▶ **YOUR INSTRUCTIONS**
Copy the entire listing below word for word, leaving out the pictures.

▶ **INFORMATION PROVIDED**

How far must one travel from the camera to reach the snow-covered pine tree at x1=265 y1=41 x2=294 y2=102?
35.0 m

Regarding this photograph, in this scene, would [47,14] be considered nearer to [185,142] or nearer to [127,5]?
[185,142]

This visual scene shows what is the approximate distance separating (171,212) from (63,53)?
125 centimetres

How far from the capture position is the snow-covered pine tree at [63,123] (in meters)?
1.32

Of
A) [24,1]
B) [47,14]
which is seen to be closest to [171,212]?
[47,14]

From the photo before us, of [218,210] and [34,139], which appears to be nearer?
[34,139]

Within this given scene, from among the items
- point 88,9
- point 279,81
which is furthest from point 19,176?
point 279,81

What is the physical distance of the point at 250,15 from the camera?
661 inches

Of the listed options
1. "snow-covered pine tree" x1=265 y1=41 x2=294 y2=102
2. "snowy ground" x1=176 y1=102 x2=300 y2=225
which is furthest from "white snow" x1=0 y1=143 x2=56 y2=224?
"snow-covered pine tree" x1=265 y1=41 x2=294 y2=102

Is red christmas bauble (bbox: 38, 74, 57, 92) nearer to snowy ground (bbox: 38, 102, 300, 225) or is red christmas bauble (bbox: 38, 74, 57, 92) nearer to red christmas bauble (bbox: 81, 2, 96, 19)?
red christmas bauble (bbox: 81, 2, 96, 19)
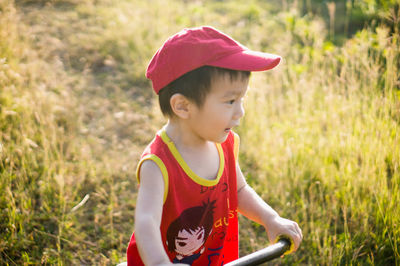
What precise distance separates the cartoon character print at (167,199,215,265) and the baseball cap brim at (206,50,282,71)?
0.58 metres

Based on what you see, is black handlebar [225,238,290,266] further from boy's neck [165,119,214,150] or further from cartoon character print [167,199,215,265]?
boy's neck [165,119,214,150]

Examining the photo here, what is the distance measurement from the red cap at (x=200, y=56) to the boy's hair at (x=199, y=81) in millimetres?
41

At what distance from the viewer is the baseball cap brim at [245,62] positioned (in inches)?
60.6

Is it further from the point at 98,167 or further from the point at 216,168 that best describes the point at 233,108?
the point at 98,167

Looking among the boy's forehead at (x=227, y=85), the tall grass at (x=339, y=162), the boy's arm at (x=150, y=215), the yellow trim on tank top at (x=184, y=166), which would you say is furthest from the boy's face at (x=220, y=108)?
the tall grass at (x=339, y=162)

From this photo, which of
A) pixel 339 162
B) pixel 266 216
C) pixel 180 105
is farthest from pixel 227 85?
pixel 339 162

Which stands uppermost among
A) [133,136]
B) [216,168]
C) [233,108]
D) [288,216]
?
[233,108]

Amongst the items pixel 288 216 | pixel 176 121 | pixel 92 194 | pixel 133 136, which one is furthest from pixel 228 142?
pixel 133 136

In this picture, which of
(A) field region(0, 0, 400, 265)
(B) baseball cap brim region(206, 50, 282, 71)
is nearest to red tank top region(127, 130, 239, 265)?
(B) baseball cap brim region(206, 50, 282, 71)

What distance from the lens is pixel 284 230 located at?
5.66 ft

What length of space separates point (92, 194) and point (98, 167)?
28 cm

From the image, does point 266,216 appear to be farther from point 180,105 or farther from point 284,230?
point 180,105

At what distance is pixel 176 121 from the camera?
175 centimetres

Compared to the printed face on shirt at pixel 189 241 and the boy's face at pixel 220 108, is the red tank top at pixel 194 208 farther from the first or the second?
the boy's face at pixel 220 108
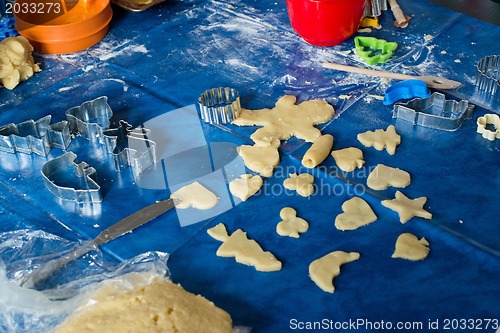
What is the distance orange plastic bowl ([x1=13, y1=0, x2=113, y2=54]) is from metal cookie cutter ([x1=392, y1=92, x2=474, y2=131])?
3.03ft

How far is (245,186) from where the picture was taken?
143 centimetres

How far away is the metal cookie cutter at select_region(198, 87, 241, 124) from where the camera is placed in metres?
1.62

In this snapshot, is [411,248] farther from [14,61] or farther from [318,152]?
[14,61]

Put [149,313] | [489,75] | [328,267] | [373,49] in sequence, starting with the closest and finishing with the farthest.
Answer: [149,313] < [328,267] < [489,75] < [373,49]

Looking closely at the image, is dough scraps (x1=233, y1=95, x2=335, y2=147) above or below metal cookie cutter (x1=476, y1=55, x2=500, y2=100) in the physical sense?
below

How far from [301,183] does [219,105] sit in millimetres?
376

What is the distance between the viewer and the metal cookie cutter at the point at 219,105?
5.31 feet

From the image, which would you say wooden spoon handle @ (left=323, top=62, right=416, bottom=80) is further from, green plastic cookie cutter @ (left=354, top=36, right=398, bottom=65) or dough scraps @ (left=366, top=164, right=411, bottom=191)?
dough scraps @ (left=366, top=164, right=411, bottom=191)

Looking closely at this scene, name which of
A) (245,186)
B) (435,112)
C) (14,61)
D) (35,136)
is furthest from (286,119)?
(14,61)

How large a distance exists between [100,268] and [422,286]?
61cm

▶ **REPLY**
How far must one travel from the camera to reach the snow-covered pine tree at x1=265 y1=41 x2=294 y2=102?
35.0 m

Regarding this photograph, in this scene, would [47,14] be considered nearer to [185,142] or nearer to [127,5]?
[185,142]

This visual scene shows what is the approximate distance separating (171,212) from (63,53)?
125 centimetres

How far from the capture position is the snow-covered pine tree at [63,123] (in meters)?
1.32

Of
A) [24,1]
B) [47,14]
which is seen to be closest to [171,212]?
[47,14]

From the photo before us, of [218,210] and [34,139], which appears to be nearer?
[34,139]

Within this given scene, from among the items
- point 88,9
- point 279,81
which is furthest from point 19,176?
point 279,81

What is the physical distance of the point at 250,15 from the camera?
661 inches

Of the listed options
1. "snow-covered pine tree" x1=265 y1=41 x2=294 y2=102
2. "snowy ground" x1=176 y1=102 x2=300 y2=225
which is furthest from "white snow" x1=0 y1=143 x2=56 y2=224?
"snow-covered pine tree" x1=265 y1=41 x2=294 y2=102

Is red christmas bauble (bbox: 38, 74, 57, 92) nearer to snowy ground (bbox: 38, 102, 300, 225) or is red christmas bauble (bbox: 38, 74, 57, 92) nearer to red christmas bauble (bbox: 81, 2, 96, 19)?
red christmas bauble (bbox: 81, 2, 96, 19)
What precise distance separates the cartoon character print at (167,199,215,265) and the baseball cap brim at (206,50,282,71)?
0.58 metres

Based on what you see, is black handlebar [225,238,290,266] further from boy's neck [165,119,214,150] or further from cartoon character print [167,199,215,265]?
boy's neck [165,119,214,150]

Examining the photo here, what is the distance measurement from the red cap at (x=200, y=56) to the boy's hair at (x=199, y=81) in millimetres?
41

At what distance from the viewer is the baseball cap brim at [245,62] positioned (in inches)?
60.6

Is it further from the point at 98,167 or further from the point at 216,168 that best describes the point at 233,108?
the point at 98,167

Looking among the boy's forehead at (x=227, y=85), the tall grass at (x=339, y=162), the boy's arm at (x=150, y=215), the yellow trim on tank top at (x=184, y=166), which would you say is furthest from the boy's face at (x=220, y=108)?
the tall grass at (x=339, y=162)

From this photo, which of
A) pixel 339 162
B) pixel 266 216
C) pixel 180 105
is farthest from pixel 227 85?
pixel 339 162

Which stands uppermost among
A) [133,136]
B) [216,168]
C) [233,108]
D) [288,216]
?
[233,108]

Amongst the items pixel 288 216 | pixel 176 121 | pixel 92 194 | pixel 133 136, which one is furthest from pixel 228 142?
pixel 133 136

In this picture, which of
(A) field region(0, 0, 400, 265)
(B) baseball cap brim region(206, 50, 282, 71)
is nearest to red tank top region(127, 130, 239, 265)?
(B) baseball cap brim region(206, 50, 282, 71)

What distance from the lens is pixel 284 230 located at?
5.66 ft

What length of space separates point (92, 194) and point (98, 167)?
28 cm

From the image, does point 266,216 appear to be farther from point 180,105 or farther from point 284,230?
point 180,105

At what distance is pixel 176 121 from the camera?
175 centimetres

Compared to the printed face on shirt at pixel 189 241 and the boy's face at pixel 220 108, is the red tank top at pixel 194 208 farther from the first or the second?
the boy's face at pixel 220 108
What is the distance orange plastic bowl ([x1=13, y1=0, x2=113, y2=54]) is from metal cookie cutter ([x1=392, y1=92, x2=474, y2=131])?
3.03ft

How far is (245,186) from where the picture was taken?
143 centimetres

How far away is the metal cookie cutter at select_region(198, 87, 241, 124) from where the camera is placed in metres?
1.62

In this snapshot, is [411,248] farther from [14,61] or farther from [318,152]?
[14,61]

Put [149,313] | [489,75] | [328,267] | [373,49] in sequence, starting with the closest and finishing with the farthest.
Answer: [149,313] < [328,267] < [489,75] < [373,49]

Looking closely at the image, is dough scraps (x1=233, y1=95, x2=335, y2=147) above or below metal cookie cutter (x1=476, y1=55, x2=500, y2=100) in the physical sense?
below

How far from [301,183] does [219,105] sit in millimetres?
376

What is the distance between the viewer and the metal cookie cutter at the point at 219,105?
5.31 feet

From the image, which would you say wooden spoon handle @ (left=323, top=62, right=416, bottom=80) is further from, green plastic cookie cutter @ (left=354, top=36, right=398, bottom=65) or dough scraps @ (left=366, top=164, right=411, bottom=191)?
dough scraps @ (left=366, top=164, right=411, bottom=191)

Looking closely at this scene, name which of
A) (245,186)
B) (435,112)
C) (14,61)
D) (35,136)
is furthest from (286,119)?
(14,61)

How large a distance exists between [100,268] and [422,286]?
61cm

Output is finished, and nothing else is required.